Carnegie Science Center to Display New NASA Deep Space Images
mages Unveiled on Galileo’s Birthday, Sunday, Feb. 15
PITTSBURGH, PA. – In 1609, Galileo first turned his telescope to the heavens and gave birth to modern astronomy. To commemorate 400 years of exploring the universe, NASA’s Great Observatories have provided Carnegie Science Center and more than 100 other planetariums and museums prints of a before unseen image created by several different telescopes.
At 2 pm on Sunday, February 15, Galileo’s birthday, Carnegie Science Center will unveil two prints of a new deep space image of the spiral galaxy Messier 101 created by combining the optical view from the Hubble Space Telescope, the infrared view from the Spitzer Space Telescope, and the image provided by the Chandra X-ray Observatory. One print will overlay the images captured by the three observatories while a matched trio of images of Messier 101 will show the separate images, illustrating the different wavelength views of the galaxy uncovered by each observatory.
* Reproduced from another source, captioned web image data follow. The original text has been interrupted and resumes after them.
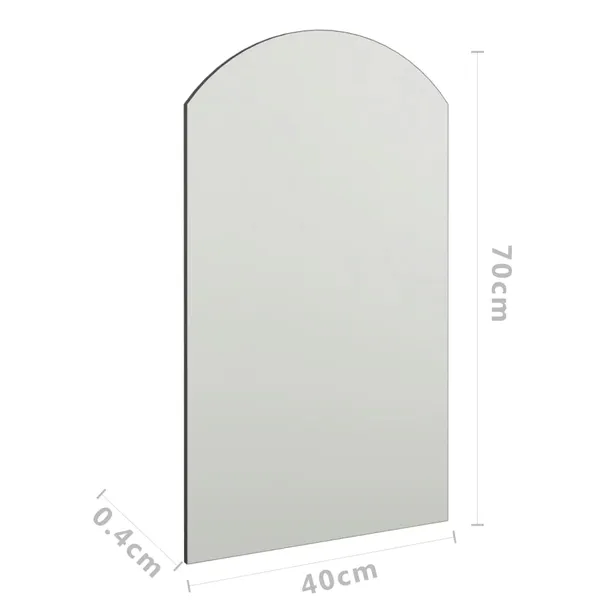 lustro-70x40-cm-szklane-szerokosc-40-cm
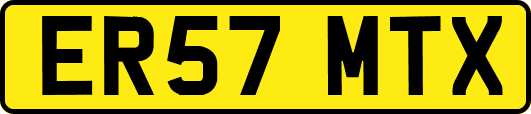 ER57MTX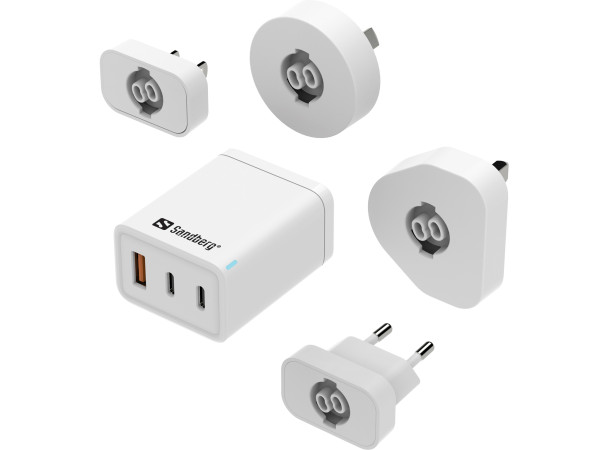 https://www.dsc.rs/images/products/big/37471.jpg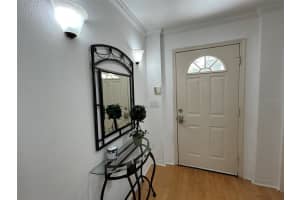 3701 54TH DRIVE, BRADENTON, FL 34210 Sold 03/18/25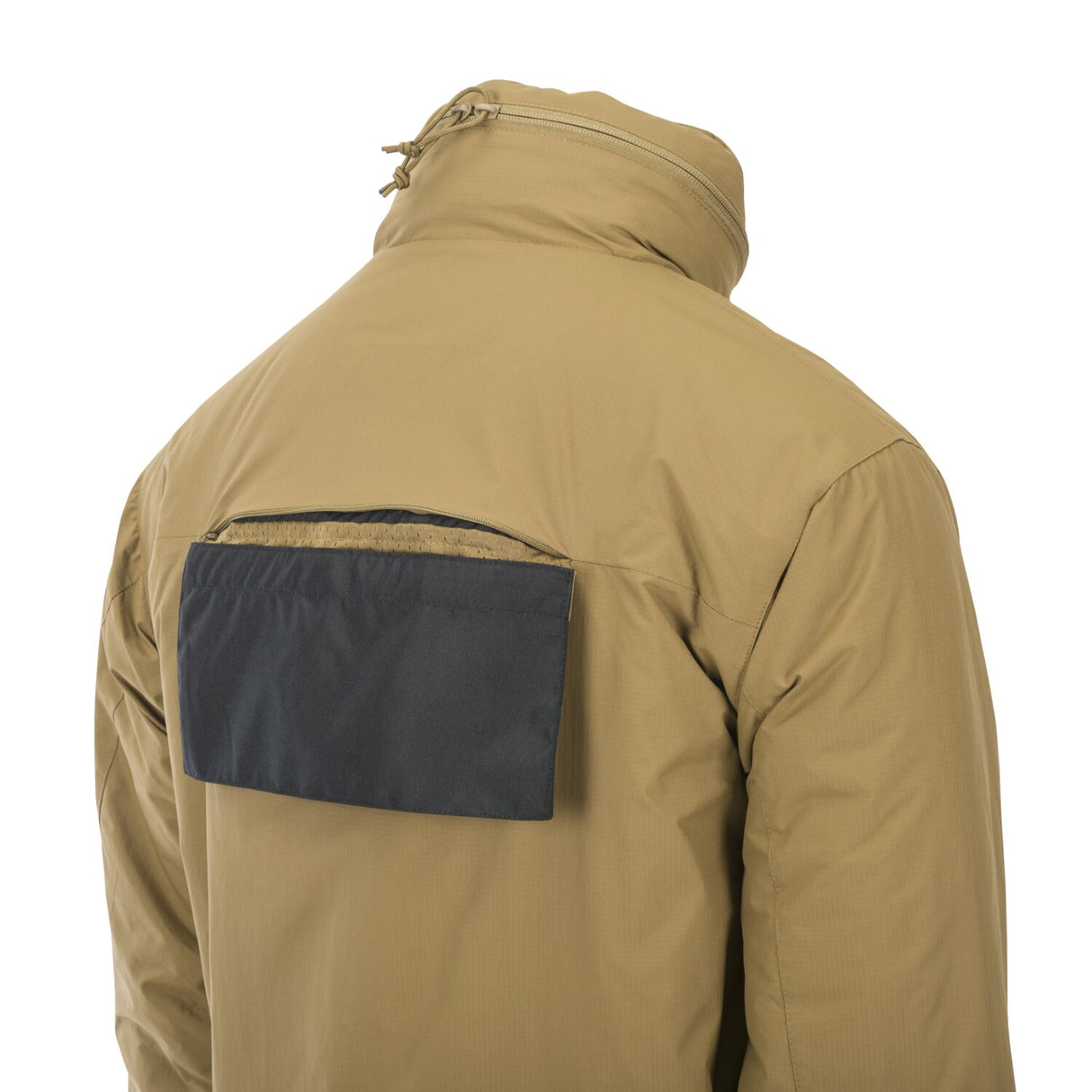 Helikon-Tex - Husky Jacket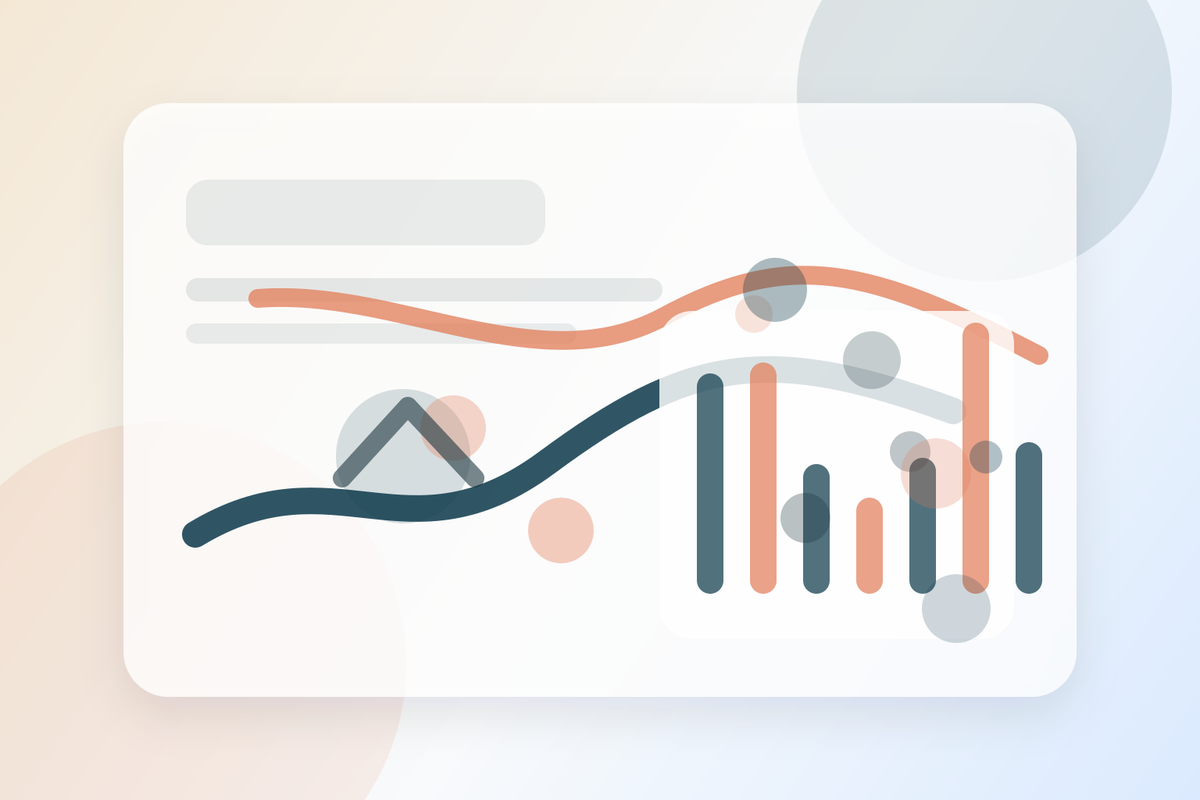 How to Increase Social Media Engagement Across Platforms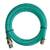 Kmt Saugschlauch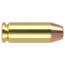 Nosler Assured Stopping Power 10mm Auto 180gr JHP 50rd
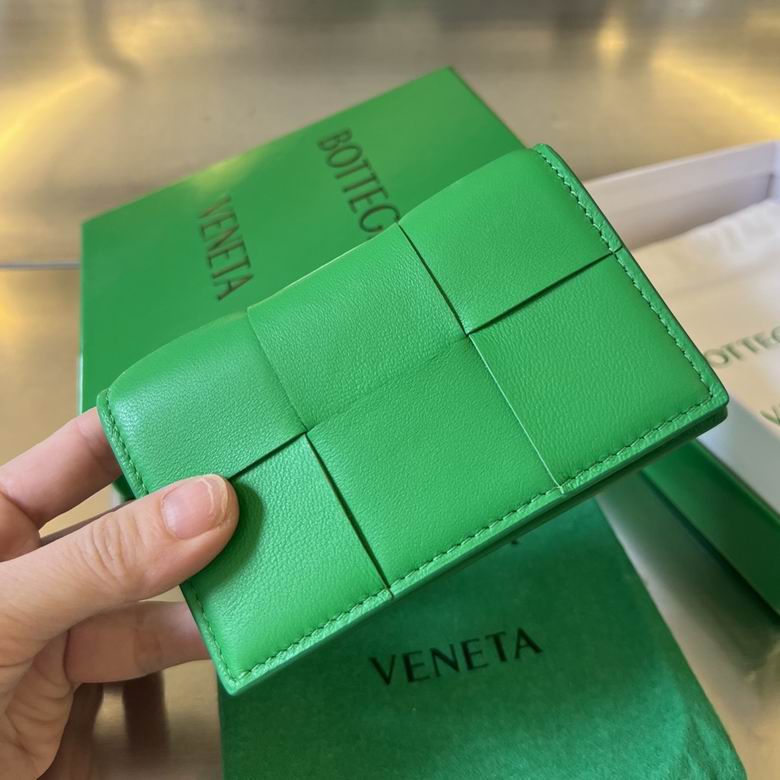 651396 12.5X7.5cm YG 2 (1)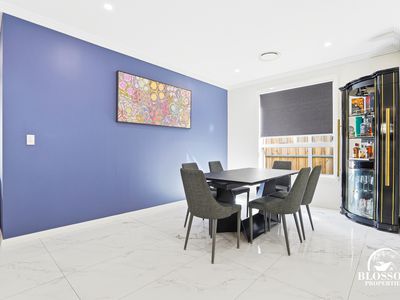 53 Ribbonwood Crescent, Marsden Park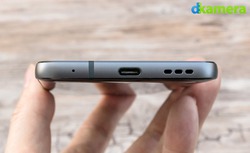 Urheber der Abbildung: dkamera.de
“These images provided by NASA give us yet another tool to use in inspiring our visitors to explore astronomy, whether as a hobby or for the myriad of science careers revolving around astronomy,” said John Radzilowicz, Carnegie Science Center Director of Visitor Experience and University of Pittsburgh astronomy professor. “Thousands of professionals from around the world use these telescopes on a daily basis to explore the universe, and these images provide our visitors a look at the amazing images researchers and astronomers see every day.”
Messier 101 is a face-on spiral galaxy about 22 million light-years away in the constellation Ursa Major. It is in many ways similar to, but larger than, our own Milky Way galaxy. Hubble’s visible-light view shows off the swirls of bright stars and glowing gas that give the galaxy its nickname the Pinwheel Galaxy. In contrast, Spitzer’s infrared-light image sees into the spiral arms and reveals the glow of dust lanes where dense clouds can collapse to form new stars. Chandra’s X-ray picture uncovers the high-energy features in the galaxy, such as remnants of exploded stars or matter zooming around black holes. The juxtaposition of observations from these three telescopes provides an in-depth view of the galaxy for both astronomers and the public.
“The amazing scientific discoveries made by Galileo four centuries ago are continued today by scientists using NASA’s space observatories,” says Dr. Denise Smith, the unveiling Project Manager at the Space Telescope Science Institute in Baltimore, Md. “NASA’s Great Observatories are distributing huge prints of spectacular images so that the public can share in the exploration and wonder of the universe.”
The International Year of Astronomy Great Observatories Image Unveiling is supported by the NASA Science Mission Directorate Astrophysics Division. The project is a collaboration between the Space Telescope Science Institute, the Spitzer Science Center, and the Chandra X-ray Center.